Essentially, the postmaster has broken another person's heart.  As the French theorist Benjamin Constant once said, " No meta-physician has ever been able to justify the breaking of another's heart."  The postmaster is left to reflect about the pain he inflicted on Ratan.  He is overcome with a sense of sadness, something that Tagore suggests is felt within the constructs of the earth, a feeling emanating from the center of the universe.  This overwhelms him and subsumes him.  Yet, the catch, and where Tagore is simply brilliant is that he constructs the postmaster to be consistently self- absorbed.  The postmaster begins to rationalize that there is suffering everywhere, and that people feel pain all over.  For the postmaster, there are so many instances of separation, loneliness, death, and pain that what the postmaster did to Ratan is simply one more instance.
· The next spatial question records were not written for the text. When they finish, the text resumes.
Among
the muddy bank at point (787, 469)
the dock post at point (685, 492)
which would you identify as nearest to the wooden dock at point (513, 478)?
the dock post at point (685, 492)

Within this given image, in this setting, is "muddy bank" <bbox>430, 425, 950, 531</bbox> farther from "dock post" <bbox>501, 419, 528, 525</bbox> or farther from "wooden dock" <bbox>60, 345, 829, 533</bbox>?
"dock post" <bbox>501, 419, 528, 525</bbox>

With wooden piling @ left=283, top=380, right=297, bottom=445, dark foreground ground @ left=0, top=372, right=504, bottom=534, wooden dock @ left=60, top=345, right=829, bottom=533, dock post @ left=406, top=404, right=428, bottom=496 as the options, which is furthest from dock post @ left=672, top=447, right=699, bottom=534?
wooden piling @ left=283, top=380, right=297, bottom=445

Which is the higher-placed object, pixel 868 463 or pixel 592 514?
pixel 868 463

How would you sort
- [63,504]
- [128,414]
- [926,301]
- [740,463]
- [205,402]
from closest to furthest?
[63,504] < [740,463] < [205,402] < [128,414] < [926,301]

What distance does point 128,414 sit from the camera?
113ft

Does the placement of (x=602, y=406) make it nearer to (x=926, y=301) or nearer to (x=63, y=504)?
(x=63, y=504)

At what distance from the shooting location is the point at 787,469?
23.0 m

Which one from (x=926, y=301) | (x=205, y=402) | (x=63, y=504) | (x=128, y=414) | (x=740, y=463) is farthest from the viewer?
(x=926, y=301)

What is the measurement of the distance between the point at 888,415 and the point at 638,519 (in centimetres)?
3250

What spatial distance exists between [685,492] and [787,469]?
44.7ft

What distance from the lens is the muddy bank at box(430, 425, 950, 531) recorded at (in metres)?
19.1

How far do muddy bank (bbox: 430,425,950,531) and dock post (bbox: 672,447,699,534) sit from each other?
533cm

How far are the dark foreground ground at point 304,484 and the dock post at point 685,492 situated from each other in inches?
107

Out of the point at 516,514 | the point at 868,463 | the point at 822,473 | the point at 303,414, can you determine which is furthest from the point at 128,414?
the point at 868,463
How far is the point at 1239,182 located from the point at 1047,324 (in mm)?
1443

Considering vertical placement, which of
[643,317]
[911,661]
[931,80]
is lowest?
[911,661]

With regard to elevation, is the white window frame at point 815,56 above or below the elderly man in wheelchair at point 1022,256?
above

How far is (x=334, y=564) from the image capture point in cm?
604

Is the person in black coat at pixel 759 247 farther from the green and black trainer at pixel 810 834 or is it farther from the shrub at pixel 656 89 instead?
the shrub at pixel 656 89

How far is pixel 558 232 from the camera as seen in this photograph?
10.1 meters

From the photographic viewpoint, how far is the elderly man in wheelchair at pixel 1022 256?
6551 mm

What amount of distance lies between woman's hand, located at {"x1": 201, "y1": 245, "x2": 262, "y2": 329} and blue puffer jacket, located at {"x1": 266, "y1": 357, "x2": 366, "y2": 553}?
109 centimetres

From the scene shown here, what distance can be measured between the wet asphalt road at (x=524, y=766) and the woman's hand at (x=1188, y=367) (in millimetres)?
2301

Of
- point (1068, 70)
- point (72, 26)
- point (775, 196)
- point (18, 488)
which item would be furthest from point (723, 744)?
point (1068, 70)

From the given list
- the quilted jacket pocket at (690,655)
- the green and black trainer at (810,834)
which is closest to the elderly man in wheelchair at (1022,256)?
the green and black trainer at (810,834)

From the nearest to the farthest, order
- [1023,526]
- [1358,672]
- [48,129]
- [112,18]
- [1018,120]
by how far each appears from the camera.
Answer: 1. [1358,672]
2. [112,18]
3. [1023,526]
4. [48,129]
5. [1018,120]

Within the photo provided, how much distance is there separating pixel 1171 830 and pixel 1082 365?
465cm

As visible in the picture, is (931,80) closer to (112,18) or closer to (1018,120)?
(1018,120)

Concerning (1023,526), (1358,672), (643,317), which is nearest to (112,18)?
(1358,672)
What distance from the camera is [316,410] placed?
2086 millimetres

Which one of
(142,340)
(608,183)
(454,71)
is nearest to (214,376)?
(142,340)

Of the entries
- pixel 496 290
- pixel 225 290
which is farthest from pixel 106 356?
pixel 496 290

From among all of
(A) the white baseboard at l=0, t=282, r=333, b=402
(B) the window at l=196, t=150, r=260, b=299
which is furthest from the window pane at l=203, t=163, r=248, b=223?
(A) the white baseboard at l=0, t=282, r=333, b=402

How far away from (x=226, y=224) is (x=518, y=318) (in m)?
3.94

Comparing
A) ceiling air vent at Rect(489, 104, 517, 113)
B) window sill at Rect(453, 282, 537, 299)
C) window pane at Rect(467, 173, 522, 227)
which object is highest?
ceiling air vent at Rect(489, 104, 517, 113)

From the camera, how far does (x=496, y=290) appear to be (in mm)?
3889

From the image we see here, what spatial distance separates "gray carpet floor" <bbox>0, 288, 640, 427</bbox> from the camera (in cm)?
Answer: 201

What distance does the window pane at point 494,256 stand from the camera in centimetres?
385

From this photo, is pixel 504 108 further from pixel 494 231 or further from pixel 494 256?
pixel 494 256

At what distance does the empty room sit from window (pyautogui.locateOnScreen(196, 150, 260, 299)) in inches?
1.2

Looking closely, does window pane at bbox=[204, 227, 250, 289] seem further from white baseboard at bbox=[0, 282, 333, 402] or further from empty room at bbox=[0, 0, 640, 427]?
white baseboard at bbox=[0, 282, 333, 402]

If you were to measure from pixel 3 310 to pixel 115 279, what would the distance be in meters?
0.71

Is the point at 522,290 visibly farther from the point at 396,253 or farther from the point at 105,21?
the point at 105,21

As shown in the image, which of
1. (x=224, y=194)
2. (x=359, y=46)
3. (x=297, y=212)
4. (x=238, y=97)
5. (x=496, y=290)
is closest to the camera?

It does not change anything, as there will still be pain with or without the postmaster's contribution.  In the end, "there are many separations, many deaths." This allows the postmaster to feel better about what he has done.

Tagore's inclusion of this line about there is a philosophical approach to avoiding taking responsibility for the causing of one's pain is simply brilliant.  It allows the viewer to see the true and self- absorbed nature of the postmaster for if he really felt bad, he could have reversed course and taken her.  He didn't.  He looked for a reason to escape his own sense of budding guilt and was able to find it in a philosophical justification that asserted there was so much suffering and pain in the world and his own inclusion would have made no difference.  Tagore rightfully though points out that "Ratan had no such consolations" to alleviate her own pain, which is why she becomes the heroine of the story.